What about the technology used here? (e.g., audio conferencing, streaming video, web-based conferencing software)
Minimally, you will need a computer with an internet connection and a web browser. To take full advantage of some new technology we will be using, you should also have speakers or headphones and software that allows you to view and hear the presentations simultaneously (see the PowerPoint Demo page). Major presentations will be highly graphical and include audio. Integrated audio/visual presentations will require either RealOne or Windows Media Player software, which can be downloaded for free. However, you are not required to participate in this way and if you do not wish to install this software you will still be able to see and read presentation material. Discussions occur via text-based, asynchronous conferencing where someone starts a conversation by posting (in writing) and then everyone that arrives after the posting can respond. Posts are made in order of time posted, so the result is much like a real dialogue. Discussion items are separated by subject and the person featured, so it's automatically organized and archived as well. The conference software (Caucus) allows uploading of images and other documents for sharing and storing. We are conscientious of slow internet connections and expect a minimum speed of 28.8K.
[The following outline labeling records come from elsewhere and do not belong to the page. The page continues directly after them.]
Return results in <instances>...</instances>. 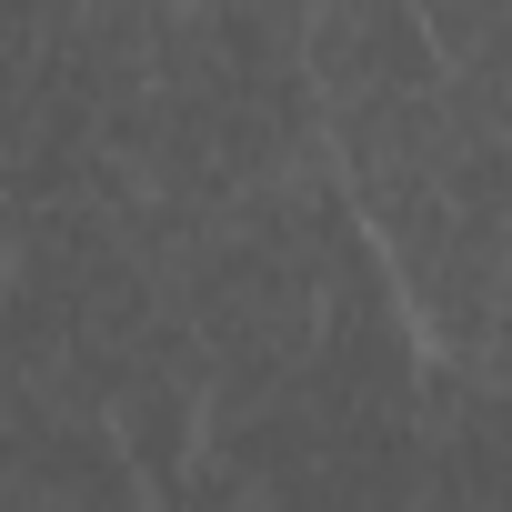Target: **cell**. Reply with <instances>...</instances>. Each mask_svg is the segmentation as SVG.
<instances>
[{
  "label": "cell",
  "instance_id": "obj_1",
  "mask_svg": "<svg viewBox=\"0 0 512 512\" xmlns=\"http://www.w3.org/2000/svg\"><path fill=\"white\" fill-rule=\"evenodd\" d=\"M302 91L312 111H352V101H382V91H432L442 61L412 21V0H312L302 21Z\"/></svg>",
  "mask_w": 512,
  "mask_h": 512
},
{
  "label": "cell",
  "instance_id": "obj_2",
  "mask_svg": "<svg viewBox=\"0 0 512 512\" xmlns=\"http://www.w3.org/2000/svg\"><path fill=\"white\" fill-rule=\"evenodd\" d=\"M11 292H21V282H11V241H0V312H11Z\"/></svg>",
  "mask_w": 512,
  "mask_h": 512
}]
</instances>
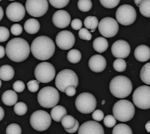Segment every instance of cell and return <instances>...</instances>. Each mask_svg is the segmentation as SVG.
I'll list each match as a JSON object with an SVG mask.
<instances>
[{
    "label": "cell",
    "instance_id": "1",
    "mask_svg": "<svg viewBox=\"0 0 150 134\" xmlns=\"http://www.w3.org/2000/svg\"><path fill=\"white\" fill-rule=\"evenodd\" d=\"M30 47L23 38H15L8 41L6 47V53L12 61L20 63L25 61L29 57Z\"/></svg>",
    "mask_w": 150,
    "mask_h": 134
},
{
    "label": "cell",
    "instance_id": "2",
    "mask_svg": "<svg viewBox=\"0 0 150 134\" xmlns=\"http://www.w3.org/2000/svg\"><path fill=\"white\" fill-rule=\"evenodd\" d=\"M31 52L35 58L45 61L52 58L55 51V45L50 38L40 36L32 41Z\"/></svg>",
    "mask_w": 150,
    "mask_h": 134
},
{
    "label": "cell",
    "instance_id": "3",
    "mask_svg": "<svg viewBox=\"0 0 150 134\" xmlns=\"http://www.w3.org/2000/svg\"><path fill=\"white\" fill-rule=\"evenodd\" d=\"M110 91L114 97L125 98L128 97L133 90L131 80L125 76L118 75L112 78L110 83Z\"/></svg>",
    "mask_w": 150,
    "mask_h": 134
},
{
    "label": "cell",
    "instance_id": "4",
    "mask_svg": "<svg viewBox=\"0 0 150 134\" xmlns=\"http://www.w3.org/2000/svg\"><path fill=\"white\" fill-rule=\"evenodd\" d=\"M135 113L134 104L127 100L117 101L112 107V114L116 120L127 122L132 119Z\"/></svg>",
    "mask_w": 150,
    "mask_h": 134
},
{
    "label": "cell",
    "instance_id": "5",
    "mask_svg": "<svg viewBox=\"0 0 150 134\" xmlns=\"http://www.w3.org/2000/svg\"><path fill=\"white\" fill-rule=\"evenodd\" d=\"M38 101L44 108H53L58 104L60 96L58 91L52 86H47L40 91Z\"/></svg>",
    "mask_w": 150,
    "mask_h": 134
},
{
    "label": "cell",
    "instance_id": "6",
    "mask_svg": "<svg viewBox=\"0 0 150 134\" xmlns=\"http://www.w3.org/2000/svg\"><path fill=\"white\" fill-rule=\"evenodd\" d=\"M79 84V79L76 73L70 69H64L59 72L56 75L55 85L59 91L65 92L69 86H72L75 88Z\"/></svg>",
    "mask_w": 150,
    "mask_h": 134
},
{
    "label": "cell",
    "instance_id": "7",
    "mask_svg": "<svg viewBox=\"0 0 150 134\" xmlns=\"http://www.w3.org/2000/svg\"><path fill=\"white\" fill-rule=\"evenodd\" d=\"M96 105V98L88 92L80 93L75 100V106L77 110L83 114H88L94 112Z\"/></svg>",
    "mask_w": 150,
    "mask_h": 134
},
{
    "label": "cell",
    "instance_id": "8",
    "mask_svg": "<svg viewBox=\"0 0 150 134\" xmlns=\"http://www.w3.org/2000/svg\"><path fill=\"white\" fill-rule=\"evenodd\" d=\"M30 123L31 126L35 130L44 131L50 128L52 118L49 113L42 110H38L32 114Z\"/></svg>",
    "mask_w": 150,
    "mask_h": 134
},
{
    "label": "cell",
    "instance_id": "9",
    "mask_svg": "<svg viewBox=\"0 0 150 134\" xmlns=\"http://www.w3.org/2000/svg\"><path fill=\"white\" fill-rule=\"evenodd\" d=\"M56 75L54 66L48 62H42L38 64L35 69V76L38 81L42 83L51 82Z\"/></svg>",
    "mask_w": 150,
    "mask_h": 134
},
{
    "label": "cell",
    "instance_id": "10",
    "mask_svg": "<svg viewBox=\"0 0 150 134\" xmlns=\"http://www.w3.org/2000/svg\"><path fill=\"white\" fill-rule=\"evenodd\" d=\"M136 17L137 13L135 9L129 4L120 6L116 12L117 21L124 26H129L134 23Z\"/></svg>",
    "mask_w": 150,
    "mask_h": 134
},
{
    "label": "cell",
    "instance_id": "11",
    "mask_svg": "<svg viewBox=\"0 0 150 134\" xmlns=\"http://www.w3.org/2000/svg\"><path fill=\"white\" fill-rule=\"evenodd\" d=\"M133 101L135 106L143 110L150 109V87L141 86L133 94Z\"/></svg>",
    "mask_w": 150,
    "mask_h": 134
},
{
    "label": "cell",
    "instance_id": "12",
    "mask_svg": "<svg viewBox=\"0 0 150 134\" xmlns=\"http://www.w3.org/2000/svg\"><path fill=\"white\" fill-rule=\"evenodd\" d=\"M49 9L47 0H27L25 3L26 11L33 17L39 18L44 15Z\"/></svg>",
    "mask_w": 150,
    "mask_h": 134
},
{
    "label": "cell",
    "instance_id": "13",
    "mask_svg": "<svg viewBox=\"0 0 150 134\" xmlns=\"http://www.w3.org/2000/svg\"><path fill=\"white\" fill-rule=\"evenodd\" d=\"M98 29L100 34L105 38L115 36L119 31V24L115 19L105 17L99 23Z\"/></svg>",
    "mask_w": 150,
    "mask_h": 134
},
{
    "label": "cell",
    "instance_id": "14",
    "mask_svg": "<svg viewBox=\"0 0 150 134\" xmlns=\"http://www.w3.org/2000/svg\"><path fill=\"white\" fill-rule=\"evenodd\" d=\"M6 15L12 21H20L23 20L25 15V7L20 3H12L6 9Z\"/></svg>",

What are some guidelines for appropriate participation in an on-line course?
It's as simple as this: be thoughtful to other participants. We are building a community of learners here. We expect many diverse perspectives, experiences, and insights. This will enrich our discussions and overall learning over the length of the program. Be yourself, share your knowledge, and have fun. The only thing that the your hosts will not accept is hostile and obscene language, but we're confident that participants will use their good judgment and our experience shows this environment to be friendly and supportive to everyone involved. This is a professional development program for educators - - so, please, we ask that no children or students join, but other interested adults are welcome.
What if I am interested in this a topic, but don't have a thorough background in science?
Any adult who is interested in teaching and learning about biodiversity and conservation is encouraged to attend. The material is presented in an introductory manner, but is novel enough that experienced biology teachers should learn plenty too.
What about access to the course?
This course takes place entirely in a password protected web site. Only those that have User IDs and passwords will be allowed into the site.
For those who could not "attend" a particular presentation, will it be recorded somewhere?
All presentations and all the “rooms” (and all dialogue) remains on the web and ac
cessible for the full length of the program. Participants have ample opportunity to "attend" any aspect of the program they want. As a participant, you will have full archive and plenty of time after an event to go back and catch up on areas that you didn't have time to “attend” during the actual presentation week. And, participants can continue to interact with each other at any time.